From 803ac61d3f6e31c352f4030fbc531da679a70a44 Mon Sep 17 00:00:00 2001
From: Alex Stephen <alexstephen@google.com>
Date: Wed, 29 Apr 2026 13:06:36 -0700
Subject: [PATCH 3/5] PR comments

---
 pyiceberg/expressions/visitors.py   |  9 ++-
 tests/expressions/test_evaluator.py | 96 +++++++++++++++++++++--------
 2 files changed, 76 insertions(+), 29 deletions(-)

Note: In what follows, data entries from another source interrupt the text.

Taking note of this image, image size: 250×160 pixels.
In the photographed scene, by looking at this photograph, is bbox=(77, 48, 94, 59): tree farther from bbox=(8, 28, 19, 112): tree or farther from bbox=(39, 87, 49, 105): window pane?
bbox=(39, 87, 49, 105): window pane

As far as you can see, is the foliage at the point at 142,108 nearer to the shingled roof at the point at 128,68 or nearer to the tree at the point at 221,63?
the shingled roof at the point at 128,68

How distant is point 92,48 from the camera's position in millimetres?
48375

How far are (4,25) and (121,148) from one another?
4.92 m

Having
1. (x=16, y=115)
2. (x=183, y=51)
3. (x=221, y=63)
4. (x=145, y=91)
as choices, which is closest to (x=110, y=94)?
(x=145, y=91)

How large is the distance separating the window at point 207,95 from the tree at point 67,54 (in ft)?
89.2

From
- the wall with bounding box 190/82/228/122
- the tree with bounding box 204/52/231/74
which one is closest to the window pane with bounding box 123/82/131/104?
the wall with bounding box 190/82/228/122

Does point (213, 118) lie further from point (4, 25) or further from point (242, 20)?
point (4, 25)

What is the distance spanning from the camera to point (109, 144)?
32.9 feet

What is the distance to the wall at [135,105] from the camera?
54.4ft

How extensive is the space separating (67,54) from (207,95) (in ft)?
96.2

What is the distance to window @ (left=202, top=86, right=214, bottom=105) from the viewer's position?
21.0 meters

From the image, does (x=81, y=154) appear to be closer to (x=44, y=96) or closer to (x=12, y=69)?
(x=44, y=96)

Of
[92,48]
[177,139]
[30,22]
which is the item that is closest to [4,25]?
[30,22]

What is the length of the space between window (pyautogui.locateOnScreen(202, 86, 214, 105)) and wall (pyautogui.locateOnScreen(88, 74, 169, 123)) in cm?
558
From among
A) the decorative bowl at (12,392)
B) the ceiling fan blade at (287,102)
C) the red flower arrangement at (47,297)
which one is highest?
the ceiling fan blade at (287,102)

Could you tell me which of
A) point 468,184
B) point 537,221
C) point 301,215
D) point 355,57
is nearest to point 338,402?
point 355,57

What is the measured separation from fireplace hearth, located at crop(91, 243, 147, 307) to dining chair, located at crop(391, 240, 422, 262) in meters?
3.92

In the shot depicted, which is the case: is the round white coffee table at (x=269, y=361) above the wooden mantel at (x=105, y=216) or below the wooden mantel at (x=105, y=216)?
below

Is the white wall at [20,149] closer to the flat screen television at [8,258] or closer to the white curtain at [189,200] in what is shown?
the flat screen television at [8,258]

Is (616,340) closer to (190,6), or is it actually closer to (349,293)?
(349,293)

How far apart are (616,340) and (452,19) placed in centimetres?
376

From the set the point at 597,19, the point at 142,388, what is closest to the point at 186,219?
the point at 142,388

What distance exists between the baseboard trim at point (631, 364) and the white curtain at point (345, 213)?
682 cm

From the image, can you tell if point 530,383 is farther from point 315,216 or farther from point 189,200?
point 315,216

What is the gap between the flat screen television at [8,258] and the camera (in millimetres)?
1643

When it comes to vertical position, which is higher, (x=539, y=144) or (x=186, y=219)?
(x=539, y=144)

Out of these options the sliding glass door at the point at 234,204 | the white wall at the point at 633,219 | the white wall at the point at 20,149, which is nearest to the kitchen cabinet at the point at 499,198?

diff --git a/pyiceberg/expressions/visitors.py b/pyiceberg/expressions/visitors.py
index 04f0c3f971..9dbe04b564 100644
--- a/pyiceberg/expressions/visitors.py
+++ b/pyiceberg/expressions/visitors.py
@@ -59,7 +59,6 @@
 from pyiceberg.schema import Schema
 from pyiceberg.typedef import EMPTY_DICT, L, LiteralValue, Record, StructProtocol
 from pyiceberg.types import (
-    DateType,
     DoubleType,
     FloatType,
     IcebergType,
@@ -68,7 +67,6 @@
     NestedField,
     PrimitiveType,
     StructType,
-    TimestampNanoType,
     TimestampType,
     TimestamptzType,
 )
@@ -78,13 +76,14 @@
 
 
 def _from_bytes_with_promotion(field_type: PrimitiveType, b: bytes) -> Any:
+    # Integer, Float, Date are 4 bytes
+    # Long, Double, Timestamps are 8 bytes
+    # If we have 4 bytes, we may have to handle type promotion.
     if len(b) == 4:
         if isinstance(field_type, LongType):
             return from_bytes(IntegerType(), b)
         elif isinstance(field_type, DoubleType):
             return from_bytes(FloatType(), b)
-        elif isinstance(field_type, (TimestampType, TimestampNanoType)):
-            return from_bytes(DateType(), b)
     return from_bytes(field_type, b)
 
 
@@ -555,7 +554,7 @@ def visit_or(self, left_result: bool, right_result: bool) -> bool:
 def _from_byte_buffer(field_type: IcebergType, val: bytes) -> Any:
     if not isinstance(field_type, PrimitiveType):
         raise ValueError(f"Expected a PrimitiveType, got: {type(field_type)}")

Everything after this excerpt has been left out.